◆ **EXERCISE**: Print the lines that run from the line with "Brand legt een" to the line with "A cyclist mountain", keeping both end lines, exactly as they appear in the entries below, and nothing else.

◆ **DATA RECORDS**:
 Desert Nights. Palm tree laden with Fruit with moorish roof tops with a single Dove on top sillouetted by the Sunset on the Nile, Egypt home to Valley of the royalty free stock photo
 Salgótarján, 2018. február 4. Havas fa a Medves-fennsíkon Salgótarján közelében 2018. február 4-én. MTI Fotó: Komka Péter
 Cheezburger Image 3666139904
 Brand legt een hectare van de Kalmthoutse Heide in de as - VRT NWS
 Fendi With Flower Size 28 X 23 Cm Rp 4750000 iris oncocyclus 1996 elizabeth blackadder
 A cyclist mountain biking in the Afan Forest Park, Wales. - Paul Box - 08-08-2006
...
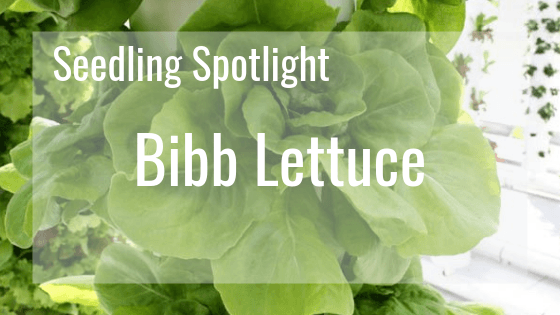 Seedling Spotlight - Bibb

◆ **REPLY TO THE EXERCISE**:
 Brand legt een hectare van de Kalmthoutse Heide in de as - VRT NWS
 Fendi With Flower Size 28 X 23 Cm Rp 4750000 iris oncocyclus 1996 elizabeth blackadder
 A cyclist mountain biking in the Afan Forest Park, Wales. - Paul Box - 08-08-2006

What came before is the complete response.